The US exported beef worth $5.8bn (£4.4bn) to 112 different countries in 2015. However the strength of the dollar is expected to impact on export values this year.
“US beef exports are forecast to rise to $5.3bn (£4bn) – up 0.8 million tons – in FY 2017, up from $5.2bn (£3.97bn) in FY 2016, with additional gains in sales of beef products expected as well,” a USDA spokesperson said. “This is well above the value of 2003 exports and marginally below on volume.
“Expanding production and declining wholesale beef prices will drive shipments higher, but a strong dollar remains a constraint.

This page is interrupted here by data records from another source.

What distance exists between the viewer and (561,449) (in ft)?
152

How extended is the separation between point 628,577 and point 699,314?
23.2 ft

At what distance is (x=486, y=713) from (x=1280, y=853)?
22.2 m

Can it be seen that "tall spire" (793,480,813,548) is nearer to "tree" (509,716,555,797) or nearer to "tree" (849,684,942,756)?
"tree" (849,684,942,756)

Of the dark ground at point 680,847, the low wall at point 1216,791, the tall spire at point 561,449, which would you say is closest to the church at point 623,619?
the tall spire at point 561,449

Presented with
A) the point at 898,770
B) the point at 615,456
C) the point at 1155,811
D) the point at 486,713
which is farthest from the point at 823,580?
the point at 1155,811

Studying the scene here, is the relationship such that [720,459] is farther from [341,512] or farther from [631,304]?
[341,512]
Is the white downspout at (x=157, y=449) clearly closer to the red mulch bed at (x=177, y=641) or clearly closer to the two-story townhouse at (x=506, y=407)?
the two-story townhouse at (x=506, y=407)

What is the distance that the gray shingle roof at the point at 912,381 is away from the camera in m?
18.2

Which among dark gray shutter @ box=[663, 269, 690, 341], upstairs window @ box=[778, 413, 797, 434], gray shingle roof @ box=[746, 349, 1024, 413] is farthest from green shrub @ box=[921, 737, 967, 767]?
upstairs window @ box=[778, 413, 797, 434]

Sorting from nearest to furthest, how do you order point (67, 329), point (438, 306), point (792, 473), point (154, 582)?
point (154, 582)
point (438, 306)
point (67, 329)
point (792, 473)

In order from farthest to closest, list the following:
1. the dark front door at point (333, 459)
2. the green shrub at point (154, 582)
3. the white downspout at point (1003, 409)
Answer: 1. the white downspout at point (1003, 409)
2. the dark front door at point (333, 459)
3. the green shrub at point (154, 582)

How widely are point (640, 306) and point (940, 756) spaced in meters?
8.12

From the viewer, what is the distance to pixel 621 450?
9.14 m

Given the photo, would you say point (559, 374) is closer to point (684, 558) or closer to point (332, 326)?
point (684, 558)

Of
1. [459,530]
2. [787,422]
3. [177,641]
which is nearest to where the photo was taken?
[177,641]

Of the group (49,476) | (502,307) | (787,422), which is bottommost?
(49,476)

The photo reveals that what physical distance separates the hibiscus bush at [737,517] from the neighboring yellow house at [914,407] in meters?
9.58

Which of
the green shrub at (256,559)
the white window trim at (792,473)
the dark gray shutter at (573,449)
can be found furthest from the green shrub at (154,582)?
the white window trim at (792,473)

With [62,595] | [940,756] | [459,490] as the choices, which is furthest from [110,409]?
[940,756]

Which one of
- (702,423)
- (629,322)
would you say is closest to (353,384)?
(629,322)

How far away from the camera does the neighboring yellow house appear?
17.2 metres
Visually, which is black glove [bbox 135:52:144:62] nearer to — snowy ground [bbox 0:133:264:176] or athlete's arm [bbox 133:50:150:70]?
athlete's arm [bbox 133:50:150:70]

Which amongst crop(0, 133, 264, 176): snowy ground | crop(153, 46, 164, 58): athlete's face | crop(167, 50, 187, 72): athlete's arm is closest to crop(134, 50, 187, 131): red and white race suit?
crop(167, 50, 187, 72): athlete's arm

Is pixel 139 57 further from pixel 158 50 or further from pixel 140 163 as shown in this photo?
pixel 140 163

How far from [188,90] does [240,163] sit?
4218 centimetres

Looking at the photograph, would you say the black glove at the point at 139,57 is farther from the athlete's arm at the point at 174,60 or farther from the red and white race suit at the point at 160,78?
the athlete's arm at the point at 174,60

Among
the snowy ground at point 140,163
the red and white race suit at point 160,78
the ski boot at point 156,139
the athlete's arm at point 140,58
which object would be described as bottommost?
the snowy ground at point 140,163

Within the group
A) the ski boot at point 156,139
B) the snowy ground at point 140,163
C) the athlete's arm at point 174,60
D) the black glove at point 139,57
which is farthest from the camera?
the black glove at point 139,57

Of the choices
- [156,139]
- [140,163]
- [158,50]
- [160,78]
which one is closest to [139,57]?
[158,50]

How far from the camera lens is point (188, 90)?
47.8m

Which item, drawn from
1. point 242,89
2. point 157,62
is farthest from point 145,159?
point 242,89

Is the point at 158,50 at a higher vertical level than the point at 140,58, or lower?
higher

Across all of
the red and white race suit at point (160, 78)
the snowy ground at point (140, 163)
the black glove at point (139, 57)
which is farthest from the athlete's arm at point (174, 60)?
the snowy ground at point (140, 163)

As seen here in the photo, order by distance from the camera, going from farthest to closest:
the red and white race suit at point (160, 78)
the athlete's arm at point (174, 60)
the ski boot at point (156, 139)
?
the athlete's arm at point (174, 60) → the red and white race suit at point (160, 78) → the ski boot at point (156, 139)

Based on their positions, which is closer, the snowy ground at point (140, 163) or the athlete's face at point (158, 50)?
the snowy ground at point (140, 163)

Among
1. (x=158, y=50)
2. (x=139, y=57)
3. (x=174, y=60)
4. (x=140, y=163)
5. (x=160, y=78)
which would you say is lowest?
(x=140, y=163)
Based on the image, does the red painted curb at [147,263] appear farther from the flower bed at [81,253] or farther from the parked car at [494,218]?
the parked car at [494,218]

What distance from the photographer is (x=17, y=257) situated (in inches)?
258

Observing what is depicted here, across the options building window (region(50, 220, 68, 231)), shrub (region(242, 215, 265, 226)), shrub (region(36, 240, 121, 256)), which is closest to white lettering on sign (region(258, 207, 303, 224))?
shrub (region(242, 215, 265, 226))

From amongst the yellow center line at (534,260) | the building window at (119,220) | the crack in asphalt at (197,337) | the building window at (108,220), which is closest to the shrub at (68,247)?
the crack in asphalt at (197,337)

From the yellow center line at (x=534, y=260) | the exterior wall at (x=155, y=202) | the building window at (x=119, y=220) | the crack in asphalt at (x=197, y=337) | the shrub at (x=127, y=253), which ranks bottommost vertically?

Global beef demand is expected to strengthen along with a pickup in global economic growth.”
In a market snapshot, the USDA detailed how it recovered from a bovine spongiform encephalopathy (BSE) outbreak in 2003 which caused exports to drop from $3bn (£2.3bn) to $1.1bn (£840m) in the space of a year.
The USDA noted that it had successfully eliminated BSE-related restrictions in 16 countries since January 2015: Brazil, Colombia, Costa Rica, Egypt, Guatemala, Iraq, Lebanon, Macau, New Zealand, Peru, Philippines, Saint Lucia, Singapore, South Africa, Ukraine, and Vietnam.
The World Organisation for Animal Health has also upgraded the US to ‘negligible risk status for BSE’, which the USDA has used aggressively to reopen or expand markets for beef.
The USDA also pledged to “continue work to remove all remaining BSE-related restrictions on beef to overseas markets, such as China, Taiwan, Korea, Japan and Australia”.